> [DOCUMENT SEGMENT]:
▬▬▬
Nesting of the Little Grebe

posted in: Feeding-vertebrates, Nesting | 0

The ex-mining pond near Chemor, in the Malaysian state of Perak is always popular with many water birds. These include herons, egrets, bitterns (especially Purple Heron, Ardea purpurea), Common Moorhens (Gallinula chloropus), and many Lesser Whistling-Ducks (Dendrocygna javanica). Recently, it had a surprised addition, the Little Grebe (Tachybaptus ruficollis).

Dato’ Dr Amar-Singh HSS was roaming around the area on 9th March 2010 when he came across the Little Grebe’s nest at the edge of pond. The nest was way over to the other side of the pond where there was less disturbance and more vegetation. It was hidden by a mass of probably water convolvulus (Ipomoea aquatica) or kangkong (above left).

It was mid-morning and the sun was shining bright. The eggs appeared a little discoloured (above right). The grebes could have dived into the water in a hurry as Amar approached, having no time to cover the nest. Or had the nest been abandoned?

When Amar returned on 13th March, he was relieved to find the nest carefully covered with water weeds (above left). Had it been covered during his earlier visit, he would not have detected it, so well was it camouflaged. The adults were foraging nearby but did not return to the nest during the half hour when he was observing behind some reeds. Only when he left and was at the other side of the pond did an adult return to the nest.
▬▬▬
> [ABOUT THIS EXERCISE]:
In the Little Grebe nesting account, on what date did Amar return to find the nest covered with water weeds?
▬▬▬
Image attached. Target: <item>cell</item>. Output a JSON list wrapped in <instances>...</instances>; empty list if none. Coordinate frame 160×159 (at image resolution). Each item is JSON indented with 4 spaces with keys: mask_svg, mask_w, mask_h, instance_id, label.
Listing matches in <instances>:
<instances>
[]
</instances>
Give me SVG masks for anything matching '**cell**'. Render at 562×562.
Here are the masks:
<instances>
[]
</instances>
▬▬▬
> [RESPONSE]:
13th March